CS585-Project 3 Solved

In this project, you will write Scala/SparkSQL code for executing jobs over Spark infrastructure.
You can either work on a Cluster Mode (where files are read/written over HDFS), or Local Mode (where
files are read/written over local file system). This should not affect your code design, i.e., in either case
your code should be designed with the highest degree of parallelization possible.
Spark Virtual Machine
You can either build your own VM or work with the one provided to you (See below).
3
Problem 1 SparkSQL (Transaction Data Processing)  
Use the Transaction dataset T that you created in Project 1 and create a Spark workflow to do
the following. [Use SparkSQL to write this workflow.]
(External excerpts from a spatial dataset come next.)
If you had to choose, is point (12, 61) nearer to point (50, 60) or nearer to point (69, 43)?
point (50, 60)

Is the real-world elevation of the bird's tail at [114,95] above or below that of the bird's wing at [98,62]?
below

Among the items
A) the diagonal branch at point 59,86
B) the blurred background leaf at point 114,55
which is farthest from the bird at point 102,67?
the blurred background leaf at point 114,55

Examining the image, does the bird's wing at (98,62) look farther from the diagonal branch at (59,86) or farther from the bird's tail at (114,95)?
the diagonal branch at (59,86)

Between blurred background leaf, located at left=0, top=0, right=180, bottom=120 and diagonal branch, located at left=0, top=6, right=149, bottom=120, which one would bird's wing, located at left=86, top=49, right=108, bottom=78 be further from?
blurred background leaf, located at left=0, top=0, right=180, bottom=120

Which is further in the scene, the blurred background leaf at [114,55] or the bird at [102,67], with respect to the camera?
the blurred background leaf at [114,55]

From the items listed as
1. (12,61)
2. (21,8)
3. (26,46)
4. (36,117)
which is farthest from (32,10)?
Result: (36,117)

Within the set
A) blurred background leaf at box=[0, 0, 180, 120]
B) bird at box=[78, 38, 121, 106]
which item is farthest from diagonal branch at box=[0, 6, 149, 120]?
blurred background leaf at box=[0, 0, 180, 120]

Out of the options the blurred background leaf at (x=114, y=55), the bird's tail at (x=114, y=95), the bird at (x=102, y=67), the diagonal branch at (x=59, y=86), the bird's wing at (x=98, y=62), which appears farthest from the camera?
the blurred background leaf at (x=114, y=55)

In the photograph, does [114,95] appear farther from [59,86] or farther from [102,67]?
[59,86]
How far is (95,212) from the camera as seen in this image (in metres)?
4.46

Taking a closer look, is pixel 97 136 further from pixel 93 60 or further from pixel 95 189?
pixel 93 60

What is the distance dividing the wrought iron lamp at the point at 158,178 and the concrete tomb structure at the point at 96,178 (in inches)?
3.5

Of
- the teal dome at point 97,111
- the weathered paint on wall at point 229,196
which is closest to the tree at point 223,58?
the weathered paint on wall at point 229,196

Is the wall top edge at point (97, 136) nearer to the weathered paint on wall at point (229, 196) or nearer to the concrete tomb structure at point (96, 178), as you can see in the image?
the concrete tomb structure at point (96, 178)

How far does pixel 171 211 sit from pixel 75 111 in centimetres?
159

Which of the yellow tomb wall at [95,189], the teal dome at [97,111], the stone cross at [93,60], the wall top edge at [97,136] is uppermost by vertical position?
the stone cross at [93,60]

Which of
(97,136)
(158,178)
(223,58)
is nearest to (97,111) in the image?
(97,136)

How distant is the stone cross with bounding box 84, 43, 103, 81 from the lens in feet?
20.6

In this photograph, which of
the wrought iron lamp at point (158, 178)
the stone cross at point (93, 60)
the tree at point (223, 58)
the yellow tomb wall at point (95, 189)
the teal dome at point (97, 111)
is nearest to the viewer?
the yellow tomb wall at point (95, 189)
Start with T as a dataframe.
1) T1: Filter out (drop) the transactions from T whose total amount is less than $200
2) T2: Over T1, group the transactions by the Number of Items it has, and for each group
calculate the sum of total amounts, the average of total amounts, the min and the max of
the total amounts.
3) Report back T2 to the client side
4) T3: Over T1, group the transactions by customer ID, and for each group report the
customer ID, and the transactions’ count.
5) T4: Filter out (drop) the transactions from T whose total amount is less than $600
6) T5: Over T4, group the transactions by customer ID, and for each group report the
customer ID, and the transactions’ count.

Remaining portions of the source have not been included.